Code generation, debugging, refactoring — the model's code is executed against hidden test cases.

Reason

22%

Multi-step reasoning, math, logic — the final answer is exact-matched.

Tool Use

18%

Function-calling: the emitted tool call is JSON-matched against the expected structure.

RAG

17%

Grounded extraction and structured answering, JSON-matched against the context.

Speed

15%

Throughput (tokens/sec) measured on your hardware during the run.

The tiers

Five tiers, named after the parts of a real industrial pipeline. A score maps to exactly one tier — no overlap, no ambiguity.

TRUNK

90 – 100

Top of the heap — main industrial line.

MAINLINE

75 – 89

Excellent and reliable service line.

FEEDER

60 – 74

Solid, capable secondary line.

TAP

40 – 59

Functional small-branch connection.

DRIP

0 – 39

Minimal flow — weak.

Config tags — same model, different setups

A vanilla claude-opus-4-7 and the same model wrapped in your custom system prompt or LoRA adapter are not the same thing.
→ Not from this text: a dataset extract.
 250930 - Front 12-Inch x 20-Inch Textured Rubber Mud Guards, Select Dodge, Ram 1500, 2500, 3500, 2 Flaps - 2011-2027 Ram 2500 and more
They should not collide on the board.

The CLI accepts a --config-tag flag — a short, free-form string like system-prompt-coder, lora-domain-finance, or temp-zero. The leaderboard shows it as a separate row from the base-model run, and you get a real apples-to-apples view of how much your customization actually moved the score.
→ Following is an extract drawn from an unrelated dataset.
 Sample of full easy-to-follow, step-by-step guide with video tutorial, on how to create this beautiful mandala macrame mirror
Base-model submissions leave the tag blank. The "base" marker on the Users Leaderboard means a default, unmodified run.

Anti-cheat & integrity

Public set, private held-out set. The community task set is open and reproducible — it ships bundled with the CLI, so a run is exactly the published tasks. A separate private, rotating held-out set is used for canonical lab-verified runs, so the trusted ranking cannot be trained on or pre-tuned against.
Community vs lab-verified. Community submissions are computed locally by the CLI and are labeled community, not verified — treat them as directional. The trusted ranking is the lab-verified tier, run by the lab against the private rotating held-out task set so it cannot be pre-tuned against.
Layered rate limits. 20 submissions per IP per hour, 100 per nickname per day, and 5 per (nickname, model) per hour. 429s return a stamped JSON error identifying which layer fired, with a Retry-After header.
Lab-verified flag. A small set of runs published by Charles & Roe under controlled conditions are tagged Lab on the board. Community submissions stay on the leaderboard permanently — the score is the score.
Nicknames aren't authenticated, by design. We don't verify that the person submitting as "karpathy" is Andrej. The leaderboard is signal-grade, not reputation-graded. If someone impersonates you, email privacy@pipelinescore.ai and we'll redact on a good-faith basis.
30-day transcript retention. Raw prompt + model-output bodies are kept for 30 days for audit, then overwritten. The score row is permanent. See Privacy for the full policy.